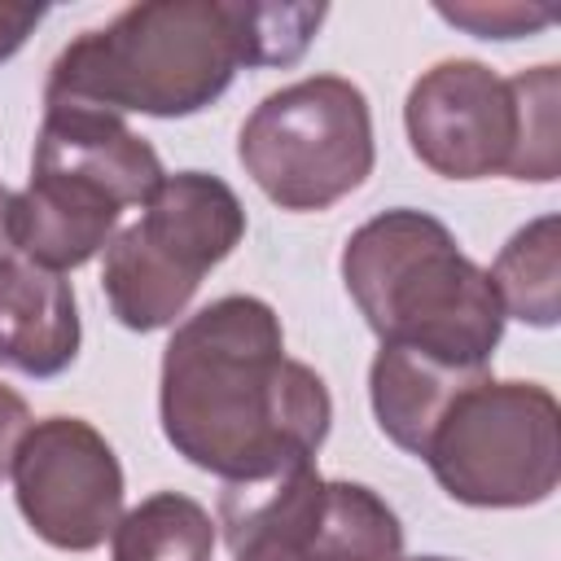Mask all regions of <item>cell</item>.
<instances>
[{
	"label": "cell",
	"instance_id": "1",
	"mask_svg": "<svg viewBox=\"0 0 561 561\" xmlns=\"http://www.w3.org/2000/svg\"><path fill=\"white\" fill-rule=\"evenodd\" d=\"M167 443L224 482L316 460L333 399L285 355L280 316L250 294H228L184 324L162 351L158 390Z\"/></svg>",
	"mask_w": 561,
	"mask_h": 561
},
{
	"label": "cell",
	"instance_id": "2",
	"mask_svg": "<svg viewBox=\"0 0 561 561\" xmlns=\"http://www.w3.org/2000/svg\"><path fill=\"white\" fill-rule=\"evenodd\" d=\"M324 4L149 0L75 35L44 88V105L184 118L228 92L241 66H289L307 53Z\"/></svg>",
	"mask_w": 561,
	"mask_h": 561
},
{
	"label": "cell",
	"instance_id": "3",
	"mask_svg": "<svg viewBox=\"0 0 561 561\" xmlns=\"http://www.w3.org/2000/svg\"><path fill=\"white\" fill-rule=\"evenodd\" d=\"M342 280L381 342H403L460 368H491L504 311L491 276L451 228L399 206L359 224L342 245Z\"/></svg>",
	"mask_w": 561,
	"mask_h": 561
},
{
	"label": "cell",
	"instance_id": "4",
	"mask_svg": "<svg viewBox=\"0 0 561 561\" xmlns=\"http://www.w3.org/2000/svg\"><path fill=\"white\" fill-rule=\"evenodd\" d=\"M245 237L237 193L206 171L167 175L136 224H127L101 263V289L123 329L153 333L184 316L202 276Z\"/></svg>",
	"mask_w": 561,
	"mask_h": 561
},
{
	"label": "cell",
	"instance_id": "5",
	"mask_svg": "<svg viewBox=\"0 0 561 561\" xmlns=\"http://www.w3.org/2000/svg\"><path fill=\"white\" fill-rule=\"evenodd\" d=\"M237 158L280 210H329L373 171L368 96L342 75L298 79L254 105Z\"/></svg>",
	"mask_w": 561,
	"mask_h": 561
},
{
	"label": "cell",
	"instance_id": "6",
	"mask_svg": "<svg viewBox=\"0 0 561 561\" xmlns=\"http://www.w3.org/2000/svg\"><path fill=\"white\" fill-rule=\"evenodd\" d=\"M425 460L438 486L460 504H539L561 478V408L539 381L486 377L443 412Z\"/></svg>",
	"mask_w": 561,
	"mask_h": 561
},
{
	"label": "cell",
	"instance_id": "7",
	"mask_svg": "<svg viewBox=\"0 0 561 561\" xmlns=\"http://www.w3.org/2000/svg\"><path fill=\"white\" fill-rule=\"evenodd\" d=\"M9 478L26 526L61 552L101 548L123 517V465L79 416L35 421Z\"/></svg>",
	"mask_w": 561,
	"mask_h": 561
},
{
	"label": "cell",
	"instance_id": "8",
	"mask_svg": "<svg viewBox=\"0 0 561 561\" xmlns=\"http://www.w3.org/2000/svg\"><path fill=\"white\" fill-rule=\"evenodd\" d=\"M412 153L447 180L513 175L522 149V101L513 79L451 57L430 66L403 105Z\"/></svg>",
	"mask_w": 561,
	"mask_h": 561
},
{
	"label": "cell",
	"instance_id": "9",
	"mask_svg": "<svg viewBox=\"0 0 561 561\" xmlns=\"http://www.w3.org/2000/svg\"><path fill=\"white\" fill-rule=\"evenodd\" d=\"M31 175L70 180L105 202L145 206L167 180L158 149L136 136L118 114L92 105H44V123L31 153Z\"/></svg>",
	"mask_w": 561,
	"mask_h": 561
},
{
	"label": "cell",
	"instance_id": "10",
	"mask_svg": "<svg viewBox=\"0 0 561 561\" xmlns=\"http://www.w3.org/2000/svg\"><path fill=\"white\" fill-rule=\"evenodd\" d=\"M79 355V307L61 272L13 259L0 267V368L57 377Z\"/></svg>",
	"mask_w": 561,
	"mask_h": 561
},
{
	"label": "cell",
	"instance_id": "11",
	"mask_svg": "<svg viewBox=\"0 0 561 561\" xmlns=\"http://www.w3.org/2000/svg\"><path fill=\"white\" fill-rule=\"evenodd\" d=\"M486 377H491V368H460V364H447L416 346L381 342V351L368 368L373 416L394 447L425 456V447H430L443 412L456 403V394H465L469 386H478Z\"/></svg>",
	"mask_w": 561,
	"mask_h": 561
},
{
	"label": "cell",
	"instance_id": "12",
	"mask_svg": "<svg viewBox=\"0 0 561 561\" xmlns=\"http://www.w3.org/2000/svg\"><path fill=\"white\" fill-rule=\"evenodd\" d=\"M118 206L53 175H31L22 193H13V245L18 259L66 272L88 263L118 224Z\"/></svg>",
	"mask_w": 561,
	"mask_h": 561
},
{
	"label": "cell",
	"instance_id": "13",
	"mask_svg": "<svg viewBox=\"0 0 561 561\" xmlns=\"http://www.w3.org/2000/svg\"><path fill=\"white\" fill-rule=\"evenodd\" d=\"M289 552H302L311 561H399L403 526L377 491L359 482H324L311 530Z\"/></svg>",
	"mask_w": 561,
	"mask_h": 561
},
{
	"label": "cell",
	"instance_id": "14",
	"mask_svg": "<svg viewBox=\"0 0 561 561\" xmlns=\"http://www.w3.org/2000/svg\"><path fill=\"white\" fill-rule=\"evenodd\" d=\"M486 276L504 320L513 316L535 329H552L561 316V219L539 215L517 228Z\"/></svg>",
	"mask_w": 561,
	"mask_h": 561
},
{
	"label": "cell",
	"instance_id": "15",
	"mask_svg": "<svg viewBox=\"0 0 561 561\" xmlns=\"http://www.w3.org/2000/svg\"><path fill=\"white\" fill-rule=\"evenodd\" d=\"M110 539L114 561H210L215 522L197 500L180 491H158L123 513Z\"/></svg>",
	"mask_w": 561,
	"mask_h": 561
},
{
	"label": "cell",
	"instance_id": "16",
	"mask_svg": "<svg viewBox=\"0 0 561 561\" xmlns=\"http://www.w3.org/2000/svg\"><path fill=\"white\" fill-rule=\"evenodd\" d=\"M522 101V149L513 180L548 184L557 180V66H535L513 75Z\"/></svg>",
	"mask_w": 561,
	"mask_h": 561
},
{
	"label": "cell",
	"instance_id": "17",
	"mask_svg": "<svg viewBox=\"0 0 561 561\" xmlns=\"http://www.w3.org/2000/svg\"><path fill=\"white\" fill-rule=\"evenodd\" d=\"M438 18L478 35V39H522L557 22L552 4H522V0H473V4H438Z\"/></svg>",
	"mask_w": 561,
	"mask_h": 561
},
{
	"label": "cell",
	"instance_id": "18",
	"mask_svg": "<svg viewBox=\"0 0 561 561\" xmlns=\"http://www.w3.org/2000/svg\"><path fill=\"white\" fill-rule=\"evenodd\" d=\"M31 408H26V399L13 390V386H4L0 381V482L13 473V460H18V447H22V438L31 434Z\"/></svg>",
	"mask_w": 561,
	"mask_h": 561
},
{
	"label": "cell",
	"instance_id": "19",
	"mask_svg": "<svg viewBox=\"0 0 561 561\" xmlns=\"http://www.w3.org/2000/svg\"><path fill=\"white\" fill-rule=\"evenodd\" d=\"M44 13H48L44 4H0V61L26 44V35L44 22Z\"/></svg>",
	"mask_w": 561,
	"mask_h": 561
},
{
	"label": "cell",
	"instance_id": "20",
	"mask_svg": "<svg viewBox=\"0 0 561 561\" xmlns=\"http://www.w3.org/2000/svg\"><path fill=\"white\" fill-rule=\"evenodd\" d=\"M18 259V245H13V193L0 184V267Z\"/></svg>",
	"mask_w": 561,
	"mask_h": 561
},
{
	"label": "cell",
	"instance_id": "21",
	"mask_svg": "<svg viewBox=\"0 0 561 561\" xmlns=\"http://www.w3.org/2000/svg\"><path fill=\"white\" fill-rule=\"evenodd\" d=\"M237 561H311V557L289 552V548H267V552H250V557H237Z\"/></svg>",
	"mask_w": 561,
	"mask_h": 561
},
{
	"label": "cell",
	"instance_id": "22",
	"mask_svg": "<svg viewBox=\"0 0 561 561\" xmlns=\"http://www.w3.org/2000/svg\"><path fill=\"white\" fill-rule=\"evenodd\" d=\"M399 561H451V557H399Z\"/></svg>",
	"mask_w": 561,
	"mask_h": 561
}]
</instances>
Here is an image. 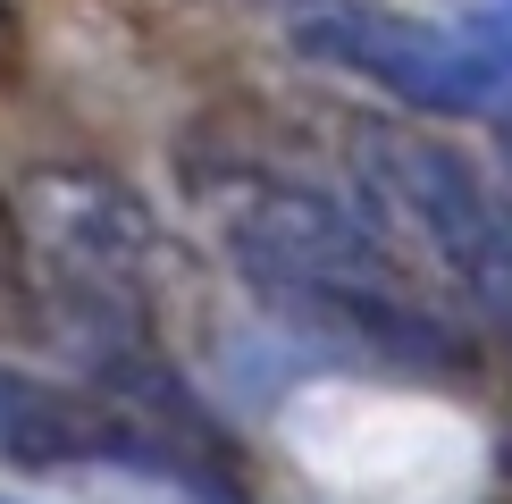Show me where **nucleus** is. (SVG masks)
Listing matches in <instances>:
<instances>
[{
  "label": "nucleus",
  "mask_w": 512,
  "mask_h": 504,
  "mask_svg": "<svg viewBox=\"0 0 512 504\" xmlns=\"http://www.w3.org/2000/svg\"><path fill=\"white\" fill-rule=\"evenodd\" d=\"M185 185L219 227L252 303L286 320L303 345L387 378H471V336L412 278L403 244L370 219V202L328 194L303 168L261 152H185Z\"/></svg>",
  "instance_id": "f257e3e1"
},
{
  "label": "nucleus",
  "mask_w": 512,
  "mask_h": 504,
  "mask_svg": "<svg viewBox=\"0 0 512 504\" xmlns=\"http://www.w3.org/2000/svg\"><path fill=\"white\" fill-rule=\"evenodd\" d=\"M353 185L370 202V219L403 236L420 261H437V278L462 303L512 320V185L462 143H437L420 126L370 118L353 126Z\"/></svg>",
  "instance_id": "f03ea898"
},
{
  "label": "nucleus",
  "mask_w": 512,
  "mask_h": 504,
  "mask_svg": "<svg viewBox=\"0 0 512 504\" xmlns=\"http://www.w3.org/2000/svg\"><path fill=\"white\" fill-rule=\"evenodd\" d=\"M504 143H512V118H504Z\"/></svg>",
  "instance_id": "6e6552de"
},
{
  "label": "nucleus",
  "mask_w": 512,
  "mask_h": 504,
  "mask_svg": "<svg viewBox=\"0 0 512 504\" xmlns=\"http://www.w3.org/2000/svg\"><path fill=\"white\" fill-rule=\"evenodd\" d=\"M294 51L319 68L378 84L412 118H512V17L487 9L471 26H420V17H387L361 0H311L286 17Z\"/></svg>",
  "instance_id": "7ed1b4c3"
},
{
  "label": "nucleus",
  "mask_w": 512,
  "mask_h": 504,
  "mask_svg": "<svg viewBox=\"0 0 512 504\" xmlns=\"http://www.w3.org/2000/svg\"><path fill=\"white\" fill-rule=\"evenodd\" d=\"M0 454L26 462V471H59V462H135V471L210 479L177 437H160V420L93 404V395L51 387V378H17V370H0Z\"/></svg>",
  "instance_id": "20e7f679"
},
{
  "label": "nucleus",
  "mask_w": 512,
  "mask_h": 504,
  "mask_svg": "<svg viewBox=\"0 0 512 504\" xmlns=\"http://www.w3.org/2000/svg\"><path fill=\"white\" fill-rule=\"evenodd\" d=\"M504 328H512V320H504Z\"/></svg>",
  "instance_id": "1a4fd4ad"
},
{
  "label": "nucleus",
  "mask_w": 512,
  "mask_h": 504,
  "mask_svg": "<svg viewBox=\"0 0 512 504\" xmlns=\"http://www.w3.org/2000/svg\"><path fill=\"white\" fill-rule=\"evenodd\" d=\"M0 504H34V496H9V488H0Z\"/></svg>",
  "instance_id": "0eeeda50"
},
{
  "label": "nucleus",
  "mask_w": 512,
  "mask_h": 504,
  "mask_svg": "<svg viewBox=\"0 0 512 504\" xmlns=\"http://www.w3.org/2000/svg\"><path fill=\"white\" fill-rule=\"evenodd\" d=\"M487 9H512V0H479V17H487Z\"/></svg>",
  "instance_id": "423d86ee"
},
{
  "label": "nucleus",
  "mask_w": 512,
  "mask_h": 504,
  "mask_svg": "<svg viewBox=\"0 0 512 504\" xmlns=\"http://www.w3.org/2000/svg\"><path fill=\"white\" fill-rule=\"evenodd\" d=\"M42 328V294H34V244H26V219L17 202L0 194V336H34Z\"/></svg>",
  "instance_id": "39448f33"
},
{
  "label": "nucleus",
  "mask_w": 512,
  "mask_h": 504,
  "mask_svg": "<svg viewBox=\"0 0 512 504\" xmlns=\"http://www.w3.org/2000/svg\"><path fill=\"white\" fill-rule=\"evenodd\" d=\"M504 17H512V9H504Z\"/></svg>",
  "instance_id": "9d476101"
}]
</instances>
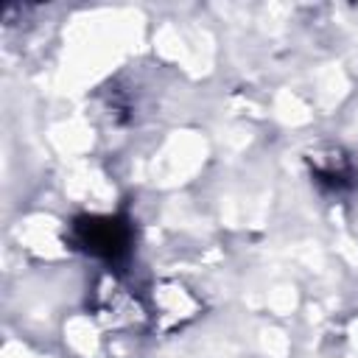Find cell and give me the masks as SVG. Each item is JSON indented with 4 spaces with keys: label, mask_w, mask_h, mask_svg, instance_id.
Returning a JSON list of instances; mask_svg holds the SVG:
<instances>
[{
    "label": "cell",
    "mask_w": 358,
    "mask_h": 358,
    "mask_svg": "<svg viewBox=\"0 0 358 358\" xmlns=\"http://www.w3.org/2000/svg\"><path fill=\"white\" fill-rule=\"evenodd\" d=\"M76 243L101 257V260H120L131 246V227L117 215H87L73 224Z\"/></svg>",
    "instance_id": "cell-1"
}]
</instances>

····················

### Written request
Change "label" to "category" in the rows from the first one through the line containing "443L224 482L316 460L333", and reproduce that span with nothing else altered. Omit the pictures from your output.

### Task result
Mask all regions of <item>cell</item>.
<instances>
[{
	"category": "cell",
	"instance_id": "1",
	"mask_svg": "<svg viewBox=\"0 0 561 561\" xmlns=\"http://www.w3.org/2000/svg\"><path fill=\"white\" fill-rule=\"evenodd\" d=\"M167 443L224 482L316 460L333 399L285 355L280 316L250 294H228L184 324L162 351L158 390Z\"/></svg>",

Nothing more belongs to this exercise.